Veteran Suicide Prevention Program Evaluation Toolkit (VSPE Toolkit)

suicide prevention resources

Suicide prevention efforts in South Carolina have benefited from being able to pull data from this system and link these data with the South Carolina Department of Mental Health’s database. A formal, public-private data oversight council directs data collection and the process of linking data variables to state agency data sets (e.g., Vital Statistics). The analysis helped Vermont identify common incidents, circumstances, and risk factors present prior to suicide deaths. SPCNY regularly analyzes morbidity and mortality data using a lifespan perspective to inform prevention efforts among New Yorkers at all life stages.

Minnesota Response

suicide prevention resources

For more ideas on how to use these resources, visit our help page. We encourage you to use the hashtag #shareNIMH in your social media posts to connect with people and organizations with similar goals. Everyone can play a role in preventing suicide. The California Healthy Kids Resources Center provides access to educational resources that can be borrowed at no cost. Learn critical signs and what you can do to support them.

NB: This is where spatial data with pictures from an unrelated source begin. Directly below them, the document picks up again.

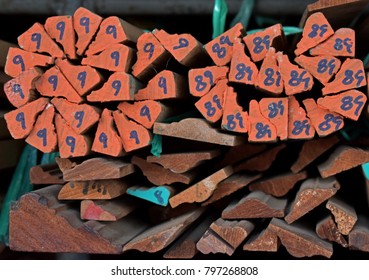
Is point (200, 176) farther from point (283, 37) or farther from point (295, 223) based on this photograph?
point (283, 37)

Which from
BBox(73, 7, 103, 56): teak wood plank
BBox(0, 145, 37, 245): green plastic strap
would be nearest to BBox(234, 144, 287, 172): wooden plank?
BBox(73, 7, 103, 56): teak wood plank

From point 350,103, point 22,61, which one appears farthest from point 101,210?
point 350,103

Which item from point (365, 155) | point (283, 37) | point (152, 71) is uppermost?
point (283, 37)

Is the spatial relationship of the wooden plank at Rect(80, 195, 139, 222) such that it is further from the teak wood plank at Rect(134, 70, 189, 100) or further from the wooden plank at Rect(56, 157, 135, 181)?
the teak wood plank at Rect(134, 70, 189, 100)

Suicide is linked to mental disorders, particularly depression and alcohol use disorders, and the strongest risk factor for suicide is a previous suicide attempt. Knowing the risk factors and recognizing the warning signs for suicide can help prevent suicide. In 2022 in the U.S., more than 49,000 people died by suicide and an there were an estimated 1.7 million people attempted suicide (2021) according to the Centers for Disease Control and Prevention (CDC).

  • South Carolina’s Suicide Prevention Coalition brings together suicide prevention leaders from state agencies, mental health nonprofit organizations, and justice systems.
  • Beyond crisis intervention, it is a valuable resource for concerned friends and family members, and professionals in therapy, social work and education.
  • Firearms are the most common method of suicide (used in about half of all suicides).
  • For more ideas on how to use these resources, visit our help page.
  • They’re different from crisis lines or hotlines, which are more focused on keeping you safe in the moment and getting you connected to crisis resources as quickly as possible.

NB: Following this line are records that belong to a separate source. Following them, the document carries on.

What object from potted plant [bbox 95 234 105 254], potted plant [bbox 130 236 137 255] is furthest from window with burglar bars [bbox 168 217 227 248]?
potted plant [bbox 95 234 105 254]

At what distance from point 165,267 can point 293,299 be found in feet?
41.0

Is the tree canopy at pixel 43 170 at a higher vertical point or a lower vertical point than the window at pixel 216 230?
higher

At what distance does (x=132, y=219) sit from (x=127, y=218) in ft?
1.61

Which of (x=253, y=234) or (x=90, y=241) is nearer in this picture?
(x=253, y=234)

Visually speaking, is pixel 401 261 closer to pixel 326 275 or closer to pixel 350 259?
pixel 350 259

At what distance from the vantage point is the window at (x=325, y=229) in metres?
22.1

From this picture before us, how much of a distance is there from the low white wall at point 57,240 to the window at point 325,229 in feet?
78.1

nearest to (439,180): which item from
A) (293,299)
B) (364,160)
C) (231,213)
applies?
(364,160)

Helping the Suicidal Person: Tips and Techniques for Professionals

suicide prevention resources

This is one death by suicide every 11 minutes.1  Men were more than three times more likely than women to take their lives. The highest rate of suicide occurs in persons Astrology influencer murder-suicide and mental health 75 years of age or older. It is the second leading cause of death for people aged 10 to 34. Compassionate support is out there, and reaching out can make all the difference.

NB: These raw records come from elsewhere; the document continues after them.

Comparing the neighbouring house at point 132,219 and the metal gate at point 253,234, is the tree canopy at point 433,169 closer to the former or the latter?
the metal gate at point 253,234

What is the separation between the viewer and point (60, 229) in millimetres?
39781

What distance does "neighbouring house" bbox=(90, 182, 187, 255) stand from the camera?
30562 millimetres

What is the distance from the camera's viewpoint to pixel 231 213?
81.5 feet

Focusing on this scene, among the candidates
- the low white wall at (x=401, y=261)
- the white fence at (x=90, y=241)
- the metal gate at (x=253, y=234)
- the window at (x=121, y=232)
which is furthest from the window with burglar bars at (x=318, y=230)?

suicide prevention resources

In 2018, Virginia passed House Bill No. 569, which appointed the Virginia Department of Behavioral Health and Development Services (DBHDS) as the state’s lead agency for suicide prevention. In 2017, Indiana passed House Enrollment Act (HEA) 1430, which mandated the creation of a statewide suicide prevention program in the Indiana Division of Mental Health and Addiction (DMHA). Over time, limited and sometimes unreliable funding sources made it difficult to create suicide prevention efforts that were sustainable, appropriately scaled, and capable of affecting suicide rates. OSPF uses funding streams from federal, state, and foundation grants, as well as other private funding, to support the entire continuum of suicide prevention, from upstream prevention to postvention.